DOCUMENT SECTION ▸
----------------
In a move to capture the attention of professional musicians, creators and advertisers, Meta has launched a new AI code called AudioCraft, which combines three separate AI sound-creation models that enable users to create audio content solely based on generative text prompts.
Each AI model included focuses on a different area of sound creation.
MusicGen, which became available as a public demo in June, generates music through text inputs. AudioGen creates sound effects -- such as laughing, barking dogs, footsteps etc. -- from written prompts. Lastly, Meta’s EnCodec decoder invites users to create higher quality music generation with less manipulation.
“Imagine a professional musician being able to explore new compositions without having to play a single note on an instrument,” Meta wrote in a blog post. “Or an indie game developer populating virtual worlds with realistic sound effects and ambient noise on a shoestring budget. Or a small business owner adding a soundtrack to their latest Instagram post with ease.”
Meta adds that because they are open-sourced, the models are also intended for researchers and practitioners to train their own models with their own datasets in an effort to “help advance the state of the art.”
More specifically, Meta acknowledges that its models are trained on datasets that “lack diversity,” stating that “the music dataset used contains a larger portion of Western-style music and only contains audio-text pairs with text and metadata written in English.”
----------------
SOURCE MATERIAL ▸

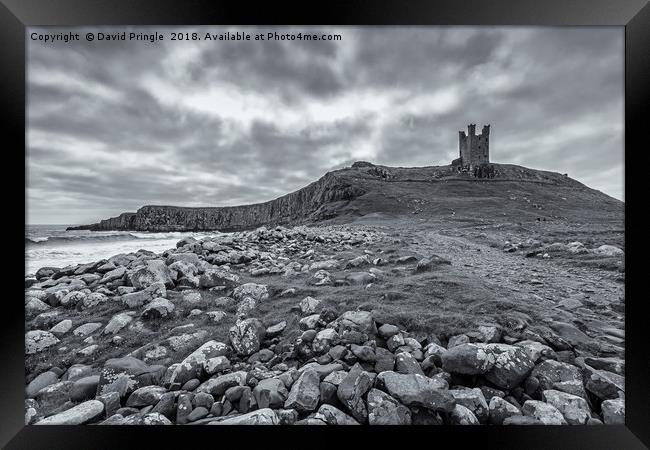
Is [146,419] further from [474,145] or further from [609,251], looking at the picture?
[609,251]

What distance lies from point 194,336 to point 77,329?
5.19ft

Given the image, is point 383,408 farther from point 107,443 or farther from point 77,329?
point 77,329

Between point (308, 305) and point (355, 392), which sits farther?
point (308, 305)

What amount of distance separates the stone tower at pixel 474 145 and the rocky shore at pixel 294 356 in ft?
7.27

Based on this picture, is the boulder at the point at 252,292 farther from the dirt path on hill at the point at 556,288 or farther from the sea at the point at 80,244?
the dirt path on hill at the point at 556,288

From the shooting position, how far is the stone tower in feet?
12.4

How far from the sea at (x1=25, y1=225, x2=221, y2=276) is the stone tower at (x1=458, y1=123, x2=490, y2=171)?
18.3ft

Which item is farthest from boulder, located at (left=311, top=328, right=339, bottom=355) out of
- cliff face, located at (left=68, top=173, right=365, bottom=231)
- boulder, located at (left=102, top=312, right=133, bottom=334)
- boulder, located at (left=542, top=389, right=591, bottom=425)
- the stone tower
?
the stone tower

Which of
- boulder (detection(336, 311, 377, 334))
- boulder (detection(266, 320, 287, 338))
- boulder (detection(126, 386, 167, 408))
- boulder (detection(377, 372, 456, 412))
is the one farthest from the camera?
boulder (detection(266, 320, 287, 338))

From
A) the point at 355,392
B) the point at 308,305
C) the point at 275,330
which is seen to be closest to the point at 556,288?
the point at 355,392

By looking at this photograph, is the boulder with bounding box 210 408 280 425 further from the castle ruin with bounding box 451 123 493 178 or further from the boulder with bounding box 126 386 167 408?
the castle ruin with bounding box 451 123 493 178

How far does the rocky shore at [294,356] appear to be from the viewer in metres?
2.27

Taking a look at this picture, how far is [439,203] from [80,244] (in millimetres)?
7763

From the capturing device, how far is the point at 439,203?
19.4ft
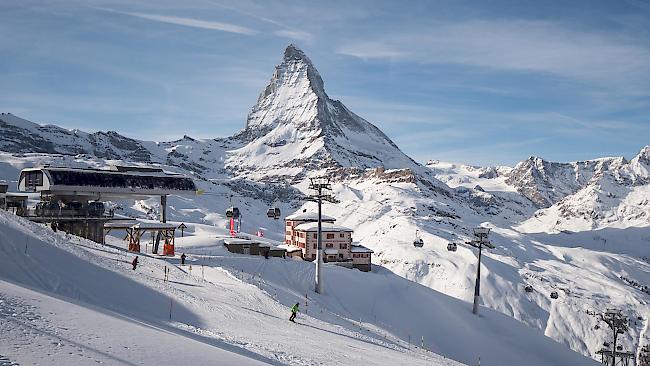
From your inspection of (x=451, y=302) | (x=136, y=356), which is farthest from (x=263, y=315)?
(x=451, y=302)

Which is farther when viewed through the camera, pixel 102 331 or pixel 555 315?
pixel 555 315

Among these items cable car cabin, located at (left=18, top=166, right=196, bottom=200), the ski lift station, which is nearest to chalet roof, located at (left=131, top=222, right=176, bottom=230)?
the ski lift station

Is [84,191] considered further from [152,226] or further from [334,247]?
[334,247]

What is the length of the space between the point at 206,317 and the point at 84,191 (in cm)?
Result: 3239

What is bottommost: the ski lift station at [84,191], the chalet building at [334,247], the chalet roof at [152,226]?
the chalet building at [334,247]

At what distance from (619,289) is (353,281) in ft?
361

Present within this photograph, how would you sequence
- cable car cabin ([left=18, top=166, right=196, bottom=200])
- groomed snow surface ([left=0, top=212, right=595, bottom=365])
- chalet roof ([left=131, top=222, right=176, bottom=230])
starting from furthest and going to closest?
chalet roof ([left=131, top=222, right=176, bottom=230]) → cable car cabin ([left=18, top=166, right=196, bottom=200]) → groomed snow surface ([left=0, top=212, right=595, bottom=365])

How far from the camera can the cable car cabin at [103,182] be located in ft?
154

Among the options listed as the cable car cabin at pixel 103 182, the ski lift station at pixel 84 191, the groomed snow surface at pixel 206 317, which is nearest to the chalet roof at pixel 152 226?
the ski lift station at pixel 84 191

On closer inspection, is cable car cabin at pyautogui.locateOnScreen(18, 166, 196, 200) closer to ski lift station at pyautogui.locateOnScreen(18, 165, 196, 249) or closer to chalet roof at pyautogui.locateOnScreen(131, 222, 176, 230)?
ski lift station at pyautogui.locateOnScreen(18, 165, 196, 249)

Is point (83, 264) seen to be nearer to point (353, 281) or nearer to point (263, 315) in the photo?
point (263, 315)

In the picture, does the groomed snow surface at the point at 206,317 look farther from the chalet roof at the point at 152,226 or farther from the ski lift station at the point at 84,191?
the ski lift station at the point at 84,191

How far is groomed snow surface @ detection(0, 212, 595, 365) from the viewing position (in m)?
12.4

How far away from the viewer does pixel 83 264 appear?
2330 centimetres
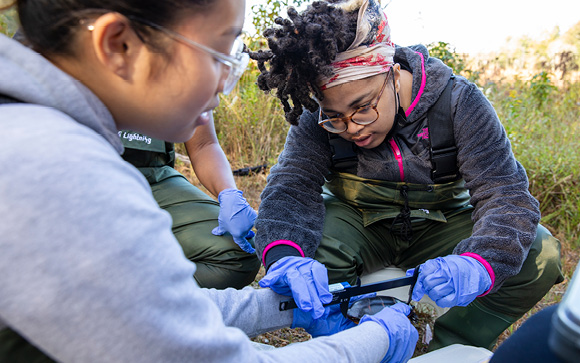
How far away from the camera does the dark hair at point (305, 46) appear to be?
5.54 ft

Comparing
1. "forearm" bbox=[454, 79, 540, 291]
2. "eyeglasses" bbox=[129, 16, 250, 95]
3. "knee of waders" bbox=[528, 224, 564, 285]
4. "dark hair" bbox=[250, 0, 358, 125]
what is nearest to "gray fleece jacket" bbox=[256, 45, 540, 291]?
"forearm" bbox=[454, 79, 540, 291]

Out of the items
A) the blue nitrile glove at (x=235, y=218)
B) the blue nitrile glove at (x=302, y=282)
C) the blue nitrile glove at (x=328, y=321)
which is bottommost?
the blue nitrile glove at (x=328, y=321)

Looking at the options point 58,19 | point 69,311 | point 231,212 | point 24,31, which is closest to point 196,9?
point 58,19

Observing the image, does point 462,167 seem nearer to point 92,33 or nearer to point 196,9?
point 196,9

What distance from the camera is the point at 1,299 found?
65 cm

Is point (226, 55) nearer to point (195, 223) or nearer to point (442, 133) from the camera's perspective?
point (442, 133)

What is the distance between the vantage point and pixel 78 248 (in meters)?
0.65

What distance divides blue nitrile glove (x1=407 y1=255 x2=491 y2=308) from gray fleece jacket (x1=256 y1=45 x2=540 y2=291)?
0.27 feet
----------------
TASK INSTRUCTIONS ▸ Continue the news piece on Meta's AudioCraft models, starting after its final sentence about the training datasets.

EXERCISE ANSWER ▸
“By sharing the code for AudioCraft, we hope other researchers can more easily test new approaches to limit or eliminate potential bias in and misuse of generative models,” the company adds.
Although record labels and music artists have publicly protested against generative AI models due to copyright infringement issues, Meta believes its new product could become “a new type of instrument” and influence music creation in the vein of what synthesizers did for electronic music.
Meta says that it developed AudioCraft partly due to a lack of excitement around the use of generative AI for audio, which it believes “has seemed to lag a bit behind.”
Still, merging music and AI has been popular over the past year, with tech giants like Google releasing MusicLM this past winter. There is also Riffusion, which composes music by visualizing it; Boomy, or OpenAI’s Jukebox, which has caused controversy for covering the voices of famous artists.